May 16th, 2010

“Housing is not a place to live, but a place for living” Miguel Coyula, Architect, Group for the Integrated Development of the City.

 Our first stop today was to see a scale model of the city of Havana created by the Group for the Integrated Development of the City.  Each building and monument in the city has been recreated to a 1/1000 scale out of old cigar boxes (what else?).  When we learned of this visit, I thought it was a bit odd, perhaps even quaint.    I did not expect that this would be an absolutely fascinating window into the history of Cuban, Cuban urban planning and development, Cuban culture, and more broadly the meaning of community.

 If you stand back from the model and squint a little (okay, maybe a lot), it looks almost real, sort of like what you would see from the air.  Closer inspection shows perfectly formed little cigar box buildings with no detail or color, other than the color-coding to demonstrate the historical bands of development.

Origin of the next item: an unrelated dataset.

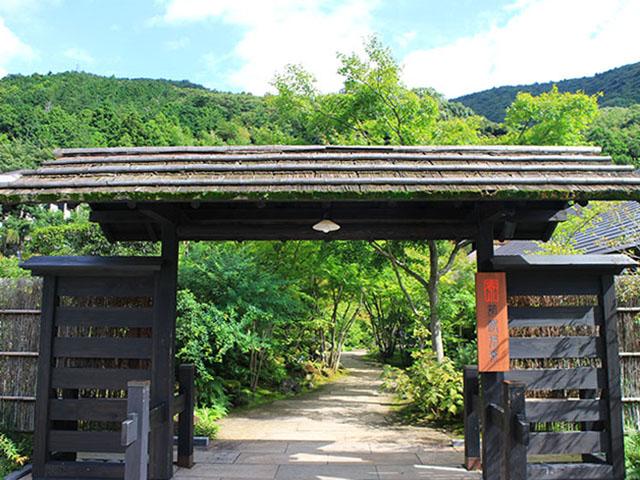 箱根湯寮の門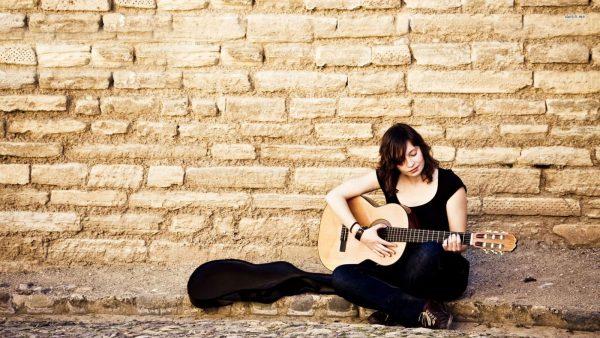 Nhạc cụ Sông Mơ là nơi phân phối nhiều loại đàn guitar Nhật cũ giá rẻ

 Oddly, there is a similar shifting of perspective when you look at the real city.  From afar, if you stand back and squint a lot, there is much grandeur in the city.  As our guide to the model, architect Miguel Coyula told us, Cubans like to do things big.  The neighborhoods we have walked through are full of grand colonial homes, many with ornate ironwork and glasswork.  Each sector of the city contains the remnants and detritus of the dominant power of the time—the grand Spanish villas, the homes of the sugar barons, the elegant hotels and casinos built by the Mafia, and the Soviet style buildings of the 70’s.  

 A closer look, however, shows that there is a pervasive and nearly universal state of decay in the city.  Most of the buildings in our part of the city are literally crumbling. 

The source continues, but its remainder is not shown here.